Insurance coverage for drugs and vaccines can lead to more investment in new products. There was a decline in the investment in new drugs in the classes that were at greatest risk of being excluded when pharmacy benefit managers began to exclude newly approved drugs for coverage around 2012 according to a working paper published in 2020.

That behavior makes economic sense, according to the paper's lead author. The profitability of the new drug is dependent on how many consumers they can expect to purchase it at.

Insurers' decision to exclude certain contraceptives puts manufacturers in a tough spot. In its fourth quarter and full year earnings call last month, Agile Therapeutics acknowledged financial struggles. Chairman and CEO Al Altomari told investors that the Biden administration's FAQ in January was a good sign and that if insurers change how they are complying with the rules that could help more Twirla prescriptions go through. I don't want to seem delusional and say that we don't. She said that the company's pharmaceutical reps have been offering to help providers fill out prior authorization forms so that they can get through the lengthy exception process if they want to prescribe the drug.

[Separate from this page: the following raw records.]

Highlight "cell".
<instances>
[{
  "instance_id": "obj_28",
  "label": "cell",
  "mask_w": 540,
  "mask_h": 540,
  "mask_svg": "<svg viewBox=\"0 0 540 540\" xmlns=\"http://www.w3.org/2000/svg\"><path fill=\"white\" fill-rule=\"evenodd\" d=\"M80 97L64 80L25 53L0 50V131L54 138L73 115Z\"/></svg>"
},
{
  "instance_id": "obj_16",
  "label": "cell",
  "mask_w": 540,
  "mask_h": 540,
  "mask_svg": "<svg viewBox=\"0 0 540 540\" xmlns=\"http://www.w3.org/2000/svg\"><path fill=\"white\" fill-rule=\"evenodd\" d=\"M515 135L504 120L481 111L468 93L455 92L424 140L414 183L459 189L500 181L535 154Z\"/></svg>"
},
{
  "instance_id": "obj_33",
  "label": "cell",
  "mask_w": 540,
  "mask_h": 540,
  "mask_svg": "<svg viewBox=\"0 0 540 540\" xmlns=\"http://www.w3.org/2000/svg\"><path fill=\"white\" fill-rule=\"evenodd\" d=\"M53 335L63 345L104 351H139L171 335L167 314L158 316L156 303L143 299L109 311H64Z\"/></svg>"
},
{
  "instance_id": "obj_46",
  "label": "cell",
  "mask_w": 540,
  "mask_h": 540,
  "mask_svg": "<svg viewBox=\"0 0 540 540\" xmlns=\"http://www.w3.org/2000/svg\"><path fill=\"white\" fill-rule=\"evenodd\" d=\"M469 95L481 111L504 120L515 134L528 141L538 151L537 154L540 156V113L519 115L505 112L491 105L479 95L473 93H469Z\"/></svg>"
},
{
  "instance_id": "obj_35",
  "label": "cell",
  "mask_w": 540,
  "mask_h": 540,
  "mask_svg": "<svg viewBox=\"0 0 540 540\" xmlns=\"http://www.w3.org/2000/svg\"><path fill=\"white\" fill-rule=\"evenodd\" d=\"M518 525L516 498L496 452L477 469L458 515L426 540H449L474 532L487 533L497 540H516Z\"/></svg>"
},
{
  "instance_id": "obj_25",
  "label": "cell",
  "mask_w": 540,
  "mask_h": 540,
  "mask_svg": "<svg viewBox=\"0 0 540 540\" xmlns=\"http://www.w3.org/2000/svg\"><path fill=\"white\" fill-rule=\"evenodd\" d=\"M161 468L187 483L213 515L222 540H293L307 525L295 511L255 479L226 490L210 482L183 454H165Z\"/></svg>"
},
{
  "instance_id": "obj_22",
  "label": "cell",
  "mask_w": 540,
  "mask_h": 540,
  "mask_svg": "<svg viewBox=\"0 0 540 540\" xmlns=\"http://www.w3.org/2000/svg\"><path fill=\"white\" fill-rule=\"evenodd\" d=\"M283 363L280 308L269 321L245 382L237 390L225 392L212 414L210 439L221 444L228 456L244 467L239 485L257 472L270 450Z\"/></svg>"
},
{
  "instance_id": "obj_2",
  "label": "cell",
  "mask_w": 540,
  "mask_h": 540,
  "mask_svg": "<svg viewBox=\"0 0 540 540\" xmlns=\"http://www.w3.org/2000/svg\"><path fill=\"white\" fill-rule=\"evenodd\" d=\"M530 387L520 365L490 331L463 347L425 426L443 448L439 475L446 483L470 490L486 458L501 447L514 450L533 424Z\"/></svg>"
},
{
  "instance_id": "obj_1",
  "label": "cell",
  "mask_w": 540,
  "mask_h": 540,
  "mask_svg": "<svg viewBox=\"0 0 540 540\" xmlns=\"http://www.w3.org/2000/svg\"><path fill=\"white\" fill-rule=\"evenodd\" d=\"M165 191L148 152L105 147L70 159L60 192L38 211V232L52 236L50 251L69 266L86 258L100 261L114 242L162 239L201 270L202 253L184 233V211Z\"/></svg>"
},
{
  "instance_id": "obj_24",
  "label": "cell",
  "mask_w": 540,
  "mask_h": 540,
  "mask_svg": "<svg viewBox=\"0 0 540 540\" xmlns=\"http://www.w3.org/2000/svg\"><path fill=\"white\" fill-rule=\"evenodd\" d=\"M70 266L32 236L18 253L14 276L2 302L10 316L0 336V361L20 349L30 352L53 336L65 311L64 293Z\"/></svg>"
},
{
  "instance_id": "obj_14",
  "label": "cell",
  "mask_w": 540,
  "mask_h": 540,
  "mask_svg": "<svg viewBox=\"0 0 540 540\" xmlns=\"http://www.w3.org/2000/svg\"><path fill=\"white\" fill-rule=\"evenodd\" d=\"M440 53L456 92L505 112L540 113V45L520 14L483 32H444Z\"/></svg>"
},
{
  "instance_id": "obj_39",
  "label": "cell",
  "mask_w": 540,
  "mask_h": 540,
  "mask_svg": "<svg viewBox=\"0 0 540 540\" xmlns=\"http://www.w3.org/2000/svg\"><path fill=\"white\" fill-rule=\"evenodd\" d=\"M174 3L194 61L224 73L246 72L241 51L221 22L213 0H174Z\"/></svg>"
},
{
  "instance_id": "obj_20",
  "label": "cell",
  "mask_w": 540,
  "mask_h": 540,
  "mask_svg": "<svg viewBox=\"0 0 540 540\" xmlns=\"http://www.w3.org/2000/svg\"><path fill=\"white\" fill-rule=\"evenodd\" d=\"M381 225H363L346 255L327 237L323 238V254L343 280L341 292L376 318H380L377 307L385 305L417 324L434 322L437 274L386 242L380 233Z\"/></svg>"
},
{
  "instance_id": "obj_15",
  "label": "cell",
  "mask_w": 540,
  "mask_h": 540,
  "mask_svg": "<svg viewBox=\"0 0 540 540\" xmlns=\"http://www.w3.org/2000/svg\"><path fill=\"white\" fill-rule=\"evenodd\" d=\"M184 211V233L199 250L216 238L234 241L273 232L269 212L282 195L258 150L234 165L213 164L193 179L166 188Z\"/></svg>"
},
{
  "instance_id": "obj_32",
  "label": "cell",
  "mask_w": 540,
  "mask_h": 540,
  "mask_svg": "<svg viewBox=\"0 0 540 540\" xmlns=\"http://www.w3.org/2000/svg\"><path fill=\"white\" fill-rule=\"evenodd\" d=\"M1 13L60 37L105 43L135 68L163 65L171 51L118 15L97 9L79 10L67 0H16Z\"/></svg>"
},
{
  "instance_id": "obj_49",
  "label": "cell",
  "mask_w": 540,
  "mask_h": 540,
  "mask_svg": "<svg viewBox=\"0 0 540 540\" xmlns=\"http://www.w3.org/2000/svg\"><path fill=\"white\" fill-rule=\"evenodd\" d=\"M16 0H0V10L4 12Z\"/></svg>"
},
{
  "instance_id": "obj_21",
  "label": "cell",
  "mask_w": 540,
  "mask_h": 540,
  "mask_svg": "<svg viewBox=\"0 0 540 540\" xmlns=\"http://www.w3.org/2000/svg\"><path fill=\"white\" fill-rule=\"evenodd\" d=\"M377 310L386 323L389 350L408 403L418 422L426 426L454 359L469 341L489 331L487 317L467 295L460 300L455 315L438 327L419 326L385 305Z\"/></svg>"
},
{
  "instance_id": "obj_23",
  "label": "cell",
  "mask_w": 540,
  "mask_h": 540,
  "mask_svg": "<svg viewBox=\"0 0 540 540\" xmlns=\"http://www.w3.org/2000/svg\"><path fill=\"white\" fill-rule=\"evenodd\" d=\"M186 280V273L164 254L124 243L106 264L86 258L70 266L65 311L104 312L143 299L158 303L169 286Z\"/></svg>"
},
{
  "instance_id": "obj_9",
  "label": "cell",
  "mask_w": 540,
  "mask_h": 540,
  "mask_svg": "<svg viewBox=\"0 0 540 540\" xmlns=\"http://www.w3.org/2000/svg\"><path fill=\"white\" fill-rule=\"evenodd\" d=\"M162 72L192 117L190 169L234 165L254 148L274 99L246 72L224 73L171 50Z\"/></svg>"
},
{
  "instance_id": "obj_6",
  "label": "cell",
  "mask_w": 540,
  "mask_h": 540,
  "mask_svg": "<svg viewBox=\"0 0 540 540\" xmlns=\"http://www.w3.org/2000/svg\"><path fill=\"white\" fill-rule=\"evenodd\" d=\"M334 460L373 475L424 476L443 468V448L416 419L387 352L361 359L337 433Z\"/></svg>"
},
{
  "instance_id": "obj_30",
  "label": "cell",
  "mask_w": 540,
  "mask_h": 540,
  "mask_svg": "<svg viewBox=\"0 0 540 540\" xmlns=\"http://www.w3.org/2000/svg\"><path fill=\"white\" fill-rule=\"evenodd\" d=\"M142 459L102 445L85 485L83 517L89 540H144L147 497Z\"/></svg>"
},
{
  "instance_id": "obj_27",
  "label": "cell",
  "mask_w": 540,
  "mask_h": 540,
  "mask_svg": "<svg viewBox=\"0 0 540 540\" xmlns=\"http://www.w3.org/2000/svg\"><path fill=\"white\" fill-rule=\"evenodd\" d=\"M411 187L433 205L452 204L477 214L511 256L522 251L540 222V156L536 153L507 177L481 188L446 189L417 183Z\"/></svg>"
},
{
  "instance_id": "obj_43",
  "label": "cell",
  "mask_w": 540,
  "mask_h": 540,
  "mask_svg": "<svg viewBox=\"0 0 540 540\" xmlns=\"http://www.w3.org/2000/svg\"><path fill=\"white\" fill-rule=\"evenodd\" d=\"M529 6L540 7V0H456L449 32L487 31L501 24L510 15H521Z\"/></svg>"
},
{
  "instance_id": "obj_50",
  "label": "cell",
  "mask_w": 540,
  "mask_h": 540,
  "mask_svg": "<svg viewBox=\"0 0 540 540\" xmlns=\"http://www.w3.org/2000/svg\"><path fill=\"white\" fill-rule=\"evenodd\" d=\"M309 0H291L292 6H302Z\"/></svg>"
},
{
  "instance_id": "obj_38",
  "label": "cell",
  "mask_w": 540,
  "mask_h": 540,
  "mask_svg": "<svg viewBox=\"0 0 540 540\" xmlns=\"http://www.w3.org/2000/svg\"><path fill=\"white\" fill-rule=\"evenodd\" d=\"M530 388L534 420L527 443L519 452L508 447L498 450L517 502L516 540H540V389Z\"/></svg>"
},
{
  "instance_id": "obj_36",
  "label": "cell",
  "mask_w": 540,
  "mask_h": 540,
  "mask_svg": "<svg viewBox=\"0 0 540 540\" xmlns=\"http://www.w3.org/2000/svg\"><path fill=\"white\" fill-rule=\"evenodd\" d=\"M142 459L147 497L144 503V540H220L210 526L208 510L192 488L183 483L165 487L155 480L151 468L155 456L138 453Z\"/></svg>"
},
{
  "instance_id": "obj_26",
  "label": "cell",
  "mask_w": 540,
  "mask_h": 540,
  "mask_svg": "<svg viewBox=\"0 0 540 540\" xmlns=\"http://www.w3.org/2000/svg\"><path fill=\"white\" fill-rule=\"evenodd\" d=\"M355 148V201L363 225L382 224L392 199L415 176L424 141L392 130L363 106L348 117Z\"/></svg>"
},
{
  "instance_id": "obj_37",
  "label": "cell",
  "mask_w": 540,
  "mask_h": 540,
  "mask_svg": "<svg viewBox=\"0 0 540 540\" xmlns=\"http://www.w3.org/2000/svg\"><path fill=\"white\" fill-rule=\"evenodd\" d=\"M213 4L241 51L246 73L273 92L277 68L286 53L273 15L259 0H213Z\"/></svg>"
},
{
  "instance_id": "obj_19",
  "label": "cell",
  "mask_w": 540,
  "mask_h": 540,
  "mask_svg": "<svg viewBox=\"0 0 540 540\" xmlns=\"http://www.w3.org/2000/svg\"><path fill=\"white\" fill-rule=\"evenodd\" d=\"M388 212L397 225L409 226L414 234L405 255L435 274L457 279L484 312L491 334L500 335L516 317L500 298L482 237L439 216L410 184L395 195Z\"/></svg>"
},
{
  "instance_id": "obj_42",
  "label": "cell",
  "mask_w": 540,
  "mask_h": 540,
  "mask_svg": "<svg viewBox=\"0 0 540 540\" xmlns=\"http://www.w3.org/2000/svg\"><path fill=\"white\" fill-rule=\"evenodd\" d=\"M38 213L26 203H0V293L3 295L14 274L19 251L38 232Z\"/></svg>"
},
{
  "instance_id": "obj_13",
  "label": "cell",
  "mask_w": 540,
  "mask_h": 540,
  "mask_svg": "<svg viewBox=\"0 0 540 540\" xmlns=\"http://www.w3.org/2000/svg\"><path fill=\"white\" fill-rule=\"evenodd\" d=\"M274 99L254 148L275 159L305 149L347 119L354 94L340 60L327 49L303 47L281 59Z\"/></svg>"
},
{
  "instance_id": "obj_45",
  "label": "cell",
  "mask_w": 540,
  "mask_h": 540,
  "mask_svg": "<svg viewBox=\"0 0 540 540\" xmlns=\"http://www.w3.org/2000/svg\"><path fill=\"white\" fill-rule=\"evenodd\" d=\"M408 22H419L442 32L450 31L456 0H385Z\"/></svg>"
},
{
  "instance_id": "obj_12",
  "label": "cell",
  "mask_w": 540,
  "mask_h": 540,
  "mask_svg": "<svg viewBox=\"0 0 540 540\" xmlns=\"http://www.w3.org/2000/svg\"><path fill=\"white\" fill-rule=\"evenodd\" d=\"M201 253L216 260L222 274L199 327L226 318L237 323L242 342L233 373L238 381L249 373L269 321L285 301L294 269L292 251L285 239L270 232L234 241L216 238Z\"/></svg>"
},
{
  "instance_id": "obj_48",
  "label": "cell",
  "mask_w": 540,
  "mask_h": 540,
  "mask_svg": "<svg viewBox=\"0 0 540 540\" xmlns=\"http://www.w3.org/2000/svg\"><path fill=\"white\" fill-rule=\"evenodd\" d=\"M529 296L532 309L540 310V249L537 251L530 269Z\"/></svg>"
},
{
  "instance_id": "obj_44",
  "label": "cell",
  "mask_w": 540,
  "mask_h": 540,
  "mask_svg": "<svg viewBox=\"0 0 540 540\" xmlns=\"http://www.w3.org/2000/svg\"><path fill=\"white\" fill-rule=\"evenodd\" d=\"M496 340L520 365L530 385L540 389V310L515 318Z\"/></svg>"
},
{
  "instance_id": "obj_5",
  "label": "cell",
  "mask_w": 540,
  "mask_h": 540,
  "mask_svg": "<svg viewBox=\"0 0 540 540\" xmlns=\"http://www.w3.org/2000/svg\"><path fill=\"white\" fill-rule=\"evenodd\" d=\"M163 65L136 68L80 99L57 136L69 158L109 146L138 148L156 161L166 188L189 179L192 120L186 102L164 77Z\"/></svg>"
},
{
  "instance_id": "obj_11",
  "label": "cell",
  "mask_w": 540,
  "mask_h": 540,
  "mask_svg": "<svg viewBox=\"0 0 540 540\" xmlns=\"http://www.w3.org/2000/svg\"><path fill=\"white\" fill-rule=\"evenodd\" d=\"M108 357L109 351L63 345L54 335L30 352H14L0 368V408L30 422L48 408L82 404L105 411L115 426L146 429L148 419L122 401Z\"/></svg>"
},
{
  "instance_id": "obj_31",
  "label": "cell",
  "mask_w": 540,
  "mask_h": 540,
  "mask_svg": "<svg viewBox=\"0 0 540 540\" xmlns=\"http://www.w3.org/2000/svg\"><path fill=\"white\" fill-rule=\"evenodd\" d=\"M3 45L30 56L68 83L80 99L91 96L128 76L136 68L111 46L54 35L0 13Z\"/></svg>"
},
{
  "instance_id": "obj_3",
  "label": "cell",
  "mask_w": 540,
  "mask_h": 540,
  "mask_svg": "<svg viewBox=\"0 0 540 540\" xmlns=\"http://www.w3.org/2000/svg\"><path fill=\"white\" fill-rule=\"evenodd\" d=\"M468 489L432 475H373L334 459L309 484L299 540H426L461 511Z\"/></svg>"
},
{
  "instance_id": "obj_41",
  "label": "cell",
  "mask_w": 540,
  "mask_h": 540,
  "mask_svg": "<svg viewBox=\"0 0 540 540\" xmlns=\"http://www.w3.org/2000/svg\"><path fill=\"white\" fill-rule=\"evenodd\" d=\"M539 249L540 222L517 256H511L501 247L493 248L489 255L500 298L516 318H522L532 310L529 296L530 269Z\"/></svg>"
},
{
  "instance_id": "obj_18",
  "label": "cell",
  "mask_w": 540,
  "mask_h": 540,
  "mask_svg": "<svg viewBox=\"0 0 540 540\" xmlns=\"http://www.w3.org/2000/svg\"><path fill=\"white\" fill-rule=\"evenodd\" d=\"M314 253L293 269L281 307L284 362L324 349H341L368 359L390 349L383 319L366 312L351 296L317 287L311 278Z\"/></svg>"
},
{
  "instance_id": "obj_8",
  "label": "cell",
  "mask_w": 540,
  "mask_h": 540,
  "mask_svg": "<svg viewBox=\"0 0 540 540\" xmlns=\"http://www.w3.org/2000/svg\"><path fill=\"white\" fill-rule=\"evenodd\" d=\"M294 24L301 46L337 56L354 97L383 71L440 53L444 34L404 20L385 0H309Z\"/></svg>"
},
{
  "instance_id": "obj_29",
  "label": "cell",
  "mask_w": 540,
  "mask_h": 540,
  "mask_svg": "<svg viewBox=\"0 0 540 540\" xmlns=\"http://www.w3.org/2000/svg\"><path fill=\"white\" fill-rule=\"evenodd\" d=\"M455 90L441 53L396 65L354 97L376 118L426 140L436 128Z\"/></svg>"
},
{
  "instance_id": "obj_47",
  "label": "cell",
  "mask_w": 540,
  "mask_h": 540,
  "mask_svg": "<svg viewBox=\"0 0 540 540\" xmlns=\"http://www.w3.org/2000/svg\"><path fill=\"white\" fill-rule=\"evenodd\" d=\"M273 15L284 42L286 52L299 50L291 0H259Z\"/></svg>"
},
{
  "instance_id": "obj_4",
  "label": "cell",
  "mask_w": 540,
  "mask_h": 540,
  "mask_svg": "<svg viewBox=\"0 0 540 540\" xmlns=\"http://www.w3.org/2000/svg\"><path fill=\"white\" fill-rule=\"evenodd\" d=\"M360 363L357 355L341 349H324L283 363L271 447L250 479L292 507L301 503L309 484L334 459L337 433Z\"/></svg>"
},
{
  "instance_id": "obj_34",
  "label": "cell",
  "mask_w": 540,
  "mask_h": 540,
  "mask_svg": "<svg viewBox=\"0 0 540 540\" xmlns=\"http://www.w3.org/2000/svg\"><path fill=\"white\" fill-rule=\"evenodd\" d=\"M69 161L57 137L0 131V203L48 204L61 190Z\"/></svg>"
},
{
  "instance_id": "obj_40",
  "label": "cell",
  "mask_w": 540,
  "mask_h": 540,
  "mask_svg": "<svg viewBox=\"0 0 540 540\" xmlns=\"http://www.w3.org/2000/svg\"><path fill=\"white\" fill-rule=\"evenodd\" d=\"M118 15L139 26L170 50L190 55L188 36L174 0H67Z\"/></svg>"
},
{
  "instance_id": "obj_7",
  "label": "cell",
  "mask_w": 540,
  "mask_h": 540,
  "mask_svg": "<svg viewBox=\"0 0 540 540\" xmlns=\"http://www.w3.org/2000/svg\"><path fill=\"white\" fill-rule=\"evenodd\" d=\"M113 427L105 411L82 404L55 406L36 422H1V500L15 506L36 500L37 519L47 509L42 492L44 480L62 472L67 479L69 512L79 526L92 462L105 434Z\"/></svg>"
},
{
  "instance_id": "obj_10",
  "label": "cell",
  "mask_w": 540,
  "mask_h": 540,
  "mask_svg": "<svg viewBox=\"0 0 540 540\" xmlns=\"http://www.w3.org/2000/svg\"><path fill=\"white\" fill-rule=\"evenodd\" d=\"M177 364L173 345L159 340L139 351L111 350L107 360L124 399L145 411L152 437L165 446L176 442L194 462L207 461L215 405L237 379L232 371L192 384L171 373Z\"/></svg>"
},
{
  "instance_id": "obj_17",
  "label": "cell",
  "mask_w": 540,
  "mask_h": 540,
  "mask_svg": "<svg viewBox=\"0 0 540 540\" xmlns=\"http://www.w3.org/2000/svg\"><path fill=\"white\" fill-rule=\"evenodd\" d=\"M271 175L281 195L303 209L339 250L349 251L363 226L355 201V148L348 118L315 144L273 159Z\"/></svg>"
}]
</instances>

Lobbying efforts have been launched by the drug makers. Last year, Agile spent $120,000 on the topic of access to contraception, while Evofem spent $240,000 on lobbying for contraceptive services.

Insurers try to control health costs

Health insurers say they follow the law and are not doing anything wrong in limiting which contraceptives are covered at no cost.

James Chambers, a researcher at the Center for the Evaluation of Value and Risk in Health, says that insurers have no choice but to limit what drugs are covered. If they don't behave this way, the costs would be passed on to consumers.

The U.S. spends more on health care than any other wealthy nation, and efforts to reform prescription drug prices have been stopped by Congress. Chambers says that ideally the insurance companies would always make their decisions about what to cover in ways that are evidenced based and prioritize patients. The reality is complicated.

Reducing pharmaceutical innovation is difficult to determine, researchers say. Arguments about cost can be complex. The co-chair of the Democratic Women's Caucus says contraceptives save insurers money.

Steve Lieberman is a health care policy expert at the USC-Brookings Schaeffer Initiative for Health Policy. Insurers don't know if a patient will stay on the same plan for years, so they don't have incentive to look for long-term savings or innovation in drugs. They don't care if those reimbursements are enough to encourage investors to develop the next generation of drugs.

The drug companies have better weapons than the health insurers, according to Lieberman.

While these forces play out, advocates and lawmakers say patients need access to their birth control.

You aren't going to control costs on the backs of women. You don't have the choice to pay for contraception. If we need to, we will come back with a sledgehammer. Hopefully, it won't be required.